| Texto fornecido |
Vol. 38 (Nº 09) Año 2017. Pág. 24

A Satisfação do Trabalhador Rural: uma relação entre a assistência técnica e a gestão da propriedade e uma implicação na sucessão das unidades familiares

Rural worker satisfaction: a relation between technical support and property management and an implication in the succession of family units

Jaqueline Silva NASCIMENTO 1; Luciana Virginia Mario BERNARDO 2; Gleicy Jardi BEZERRA 3; Erlaine BINOTTO 4

Recibido: 08/09/16 • Aprobado: 29/09/2016


Conteúdo

1. Introdução

2. A gestão da propriedade familiar evidenciando a necessidade de práticas de assistência técnica

3. A sucessão na propriedade: a influência familiar condicionada à satisfação no trabalho

4. Metodologia

5. Resultados e discussões

6. Considerações finais

Referências


RESUMO:

O presente trabalho tem como objetivo identificar a relação entre a assistência técnica, a gestão da propriedade rural, a satisfação do trabalho no campo e a sucessão familiar na perspectiva do produtor. Para isso, realizou-se, no mês de julho de 2014, em Juti, no estado do Mato Grosso do Sul, a aplicação de questionário a 30 produtores rurais pertencentes a diversos municípios dessa unidade da federação. A análise dos dados foram processada e tabuladas no software SPSS. Independentemente de o produtor estar satisfeito ou não com a vida na propriedade, ele gostaria que seus sucessores prosseguissem as atividades na propriedade.
Palavras-chave: Agricultura familiar; Gestão da propriedade; Assistência Técnica

ABSTRACT:

This study aims identify the relation among technical support, rural property management, field workers satisfaction and the family succession under the farmer perspective. To achieve that, in July 2014, in Juti, Mato Grosso do Sul, a questionnaire was applied to 30 rural workers from different cities of this state. The analysis of the data were processed and tabled on SPSS software. Independently on the farmer being or not satisfied with his life on the property, he would like his successors to go on with these activities.

[Itens de uma fonte de dados]
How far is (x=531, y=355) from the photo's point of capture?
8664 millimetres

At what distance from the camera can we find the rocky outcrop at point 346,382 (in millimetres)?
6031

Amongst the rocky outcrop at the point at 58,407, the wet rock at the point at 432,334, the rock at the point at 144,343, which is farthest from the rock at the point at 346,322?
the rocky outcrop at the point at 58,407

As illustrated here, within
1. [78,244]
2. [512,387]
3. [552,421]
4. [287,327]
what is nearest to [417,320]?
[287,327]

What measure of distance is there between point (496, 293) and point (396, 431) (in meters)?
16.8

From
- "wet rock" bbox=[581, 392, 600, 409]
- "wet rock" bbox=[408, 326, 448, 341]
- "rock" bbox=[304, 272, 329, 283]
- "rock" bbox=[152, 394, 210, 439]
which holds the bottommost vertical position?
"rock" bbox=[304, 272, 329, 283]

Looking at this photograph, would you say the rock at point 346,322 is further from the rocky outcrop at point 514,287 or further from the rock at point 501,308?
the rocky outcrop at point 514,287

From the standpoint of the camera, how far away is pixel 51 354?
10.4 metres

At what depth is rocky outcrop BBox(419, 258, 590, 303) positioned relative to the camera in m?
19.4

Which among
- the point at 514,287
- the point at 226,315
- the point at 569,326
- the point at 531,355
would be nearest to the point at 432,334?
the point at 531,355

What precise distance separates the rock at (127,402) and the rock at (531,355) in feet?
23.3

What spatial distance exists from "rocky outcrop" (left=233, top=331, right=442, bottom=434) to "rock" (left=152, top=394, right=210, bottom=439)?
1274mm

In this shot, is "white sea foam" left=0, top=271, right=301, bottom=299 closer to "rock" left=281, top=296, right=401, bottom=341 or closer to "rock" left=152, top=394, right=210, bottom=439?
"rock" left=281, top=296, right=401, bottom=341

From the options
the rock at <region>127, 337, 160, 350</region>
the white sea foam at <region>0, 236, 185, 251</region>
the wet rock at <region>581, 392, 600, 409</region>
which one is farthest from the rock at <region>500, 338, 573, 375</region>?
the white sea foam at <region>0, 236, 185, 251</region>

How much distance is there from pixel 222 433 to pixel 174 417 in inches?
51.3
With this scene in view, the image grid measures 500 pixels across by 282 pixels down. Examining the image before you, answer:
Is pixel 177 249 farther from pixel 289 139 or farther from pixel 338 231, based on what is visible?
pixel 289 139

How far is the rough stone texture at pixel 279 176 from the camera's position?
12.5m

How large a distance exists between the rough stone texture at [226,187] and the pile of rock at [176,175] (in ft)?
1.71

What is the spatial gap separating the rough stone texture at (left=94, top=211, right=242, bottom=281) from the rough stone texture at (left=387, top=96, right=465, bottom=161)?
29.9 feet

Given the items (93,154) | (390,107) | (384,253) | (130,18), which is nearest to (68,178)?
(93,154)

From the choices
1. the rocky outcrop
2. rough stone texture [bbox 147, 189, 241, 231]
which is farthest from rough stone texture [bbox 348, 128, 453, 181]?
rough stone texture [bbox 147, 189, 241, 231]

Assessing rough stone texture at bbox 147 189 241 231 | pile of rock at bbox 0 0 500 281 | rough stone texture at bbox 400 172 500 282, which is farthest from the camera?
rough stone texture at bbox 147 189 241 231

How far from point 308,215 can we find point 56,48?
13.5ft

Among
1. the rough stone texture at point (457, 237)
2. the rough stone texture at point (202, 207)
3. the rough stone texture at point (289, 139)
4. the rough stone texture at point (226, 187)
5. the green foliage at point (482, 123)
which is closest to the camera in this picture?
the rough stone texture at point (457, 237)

| Tarefa solicitada A |
Segundo o texto sobre a satisfação do trabalhador rural, a quantos produtores rurais o questionário foi aplicado?
| Tarefa solicitada B |
Prossiga com o texto sobre a satisfação do trabalhador rural, começando logo após a última frase apresentada.

| Resposta correta A |
A 30 produtores rurais.

| Resposta correta B |
Keywords: Family farming; Property management; Technical support.

1. Introdução

A agricultura familiar é um segmento produtivo que possui vários significados, devendo ser entendida principalmente por três aspectos: (i) como trabalho familiar, como fator de estruturação da família no processo de organização social, além de (iii) transmitir conhecimentos e experiências culturais agroecológicas para parcela significativa da população nacional (Brasil, 2014; Savoldi & Cunha, 2010).

No Brasil, ao longo dos últimos anos, a agricultura familiar ganhou importância social, econômica e política, apresentando participação na geração de emprego e na produção de alimentos. Além de a sua produção ser destinada à subsistência pessoal e familiar, os produtores também comercializam parte da produção (Finatto & Salamini, 2008).

Assim, a agricultura familiar viabiliza a permanência do agricultor familiar na sua propriedade, promovendo o desenvolvimento e garantido a maximização da qualidade de vida (Altieri, 2002). Também promove o desenvolvimento econômico e social, melhorando as condições de vida da população, contribuindo para a redução das desigualdades sociais, gerando renda e redução do êxodo rural, dentre outros fatores positivos promovidos pelo segmento (Rosa, 2013), (Figueiredo & Freitas, 2015).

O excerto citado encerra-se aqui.